# A single and hidden P0325 on 97 Maxima



## saig (Aug 16, 2007)

Hi,

Last night I pulled the code P0325-Knock Sensor Bank 1. Last week in 95 degree weather, the car was overheat while driving with AC on. A weird thing is the Temperature Gauge shot up. After I turned off the AC and put on maximum heat, the needle dropped down to 9 o'clock position. Should it change gradually up and down? 

After this, I changed new coolant, oil/filter (synthetic and nissan filter) and a new thermostat. The car is not overheat now. But it is running hot and the engine sounds like knocking. I always fill up with 92 Octane from SA. The car is not responsive after into 30-40 minutes drive.

So what should I look for?

Engine Coolant Temperature Sensor?
EGR valve?

Thanks

Saig


----------



## smj999smj (Jan 1, 2006)

Did you use a Nissan thermostat? Is the radiator cooling fan working? Is there any restriction of airflow through the AC condensor and radiator cores? Condition of radiator (flow tested)? Did you purge the air out of the cooling system?

A hot running engine will cause the engine to knock. Sounds like the gauge and knock sensor are working properly.


----------



## saig (Aug 16, 2007)

Yes, I use new Nissan thermostat. Both the radiator fans are working. I don't know how to purge the air. When changing the coolant I followed this guide: motorvate.ca v2.0 - *THE* DIY Maxima Website. It did not mention about purging air. Do you know how to do it with the Maxima 97?

Thanks smj999smj
Saig


----------



## smj999smj (Jan 1, 2006)
• • •
■ Parts of the exercise:
**1)** In the Maxima forum thread, what octane fuel does the original poster always fill up with?
**2)** Repeat everything in the Maxima forum thread from "Last night I" down to "up and down?".
**3)** Continue the Maxima forum thread from where it stops.

■ Data provided:
• • •
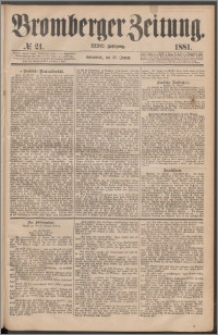 Bromberger Zeitung, 1881, nr 21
• • •
■ Answers for the exercise:
**1)** 92 octane from SA.

**2)**
Last night I pulled the code P0325-Knock Sensor Bank 1. Last week in 95 degree weather, the car was overheat while driving with AC on. A weird thing is the Temperature Gauge shot up. After I turned off the AC and put on maximum heat, the needle dropped down to 9 o'clock position. Should it change gradually up and down?

**3)**
Nissan later revised the procedure, using a coolant system tool that puts the system under a vacuum and allows the vacuum to suck in the coolant (thus, no air pockets). It's nice to have the tool, but not necessary...especially since you already have installed the coolant. There should be an air bleed valve on the engine...I believe it's near the coolant temp sensor, but don't quote me. With the engine cool and the radiator cap removed, loosen the air bleed screw and purge out the air until you get a constant stream of coolant. At this point, the engine should be run until all of the air bubbles are out of the coolant. It's best if you can raise the front end of the car up slightly. Run the engine without the cap until the thermostat opens and the air bubbles stop. The best way to do this is with a Lisle 2qt. funnel kit with rad. adapters. It allows you to securely attach the funnel to the radiator neck and fill the coolant system until it is about 1/3-1/2 up the funnel. Runn the engine and you can more easily observe the coolant and allows for less mess when the coolant surges as it expands and contracts. The funnel kit runs about $20.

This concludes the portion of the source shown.